The one thing that unifies all of the best directors is their ability to create a safe atmosphere in which to work, where it’s okay to fall on your face. You’re not going to be slapped across the wrist. If you don’t get it this time, we’ll do it again. Let’s just make it a game. And he was very much into gaming; he was a voracious chess player. I loved going to work everyday.
AVC: Was there a conscious effort made to make you and Gary Lockwood appear as “machine-like” as HAL?
KD: In a way, HAL was more human than the humans. Stanley had written us backgrounds, and we didn’t think as were shooting, “I have to be more machine-like.” The bios explained how our characters had double doctorates in scientific fields. They were such psychologically steady individuals that what would make you and I go around the bend would only cause them to flick an eyebrow.
AVC: Was there any discussion about the meaning of the ending?
KD: Stanley did not go into the great esoteric questions that the film poses for the average audience member. He dealt with the subjective level of these two guys who were on a mission and only knew so much. What’s remarkable about him is that he never tied up plots in convenient bows at the end. There’s always an ambivalence about his films that invites many interpretations, and that’s what’s exciting about any work of art. That was what was distinctively different about the sequel [2010: The Year We Make Contact]. It wasn’t a terrible film, but it was a linear plot. From A to B and resolve in C.
AVC: What drew you to playing more disturbed and dark characters in films like Hoodlum Priest and Bunny Lake Is Missing?
KD: It was really just the luck of the draw, and it was the success of David And Lisa that began to typecast me. I’ve done much more comedy onstage. My second Broadway play was Butterflies Are Free, and I remember laughing out loud the first time I read it. I love doing comedy, and I think that’s why I love the theater too because it allows me the chance to play a greater variety of roles. I do, however, have a cameo role in an upcoming film, The Accidental Husband, where Isabella Rossellini and I play a comical German couple. It’s already been released in England, and did not get good reviews, but my daughter says I’m terrific in it.
AVC: Do you prefer stage acting over film acting?

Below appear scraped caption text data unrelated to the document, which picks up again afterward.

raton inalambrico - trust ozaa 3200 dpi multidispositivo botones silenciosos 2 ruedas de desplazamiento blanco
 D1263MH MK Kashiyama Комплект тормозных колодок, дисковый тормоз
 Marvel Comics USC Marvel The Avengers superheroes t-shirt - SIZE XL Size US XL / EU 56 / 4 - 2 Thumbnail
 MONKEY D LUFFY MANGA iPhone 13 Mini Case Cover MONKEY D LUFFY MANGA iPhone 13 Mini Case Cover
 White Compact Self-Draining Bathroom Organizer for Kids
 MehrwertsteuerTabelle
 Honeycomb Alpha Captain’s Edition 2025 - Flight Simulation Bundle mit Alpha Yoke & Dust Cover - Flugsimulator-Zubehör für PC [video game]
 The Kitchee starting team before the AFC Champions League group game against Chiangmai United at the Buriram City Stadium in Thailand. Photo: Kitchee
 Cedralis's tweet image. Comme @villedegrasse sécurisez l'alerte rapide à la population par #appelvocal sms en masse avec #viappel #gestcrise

KD: I’ve received my greatest moments of joy onstage, but that doesn’t mean I look down on film. I’ve been privileged to work with some wonderful directors, and have had some very fulfilling experiences making films. The difference between stage acting and film acting is really a matter of scale. If you’re performing in a large, thousand-seat theater on Broadway, you have to be heard by the person in the last row, and still not come across as overacting for the person in the front row. That’s the challenge of the theater, and that’s what makes it, for me, particularly exciting.
AVC: Will mankind will ever create a real HAL?
KD: [Kubrick] certainly projected the reality of advanced systems in a way that a lot of people couldn’t foresee, and Arthur C. Clarke was a great predictor. We don’t have an intelligent computer quite the way he pictured it yet, but I’m sure we will. It’s only eight years after the year 2001. Even if it didn’t come out for another 25 years, that’s a blink in the eye of eternity.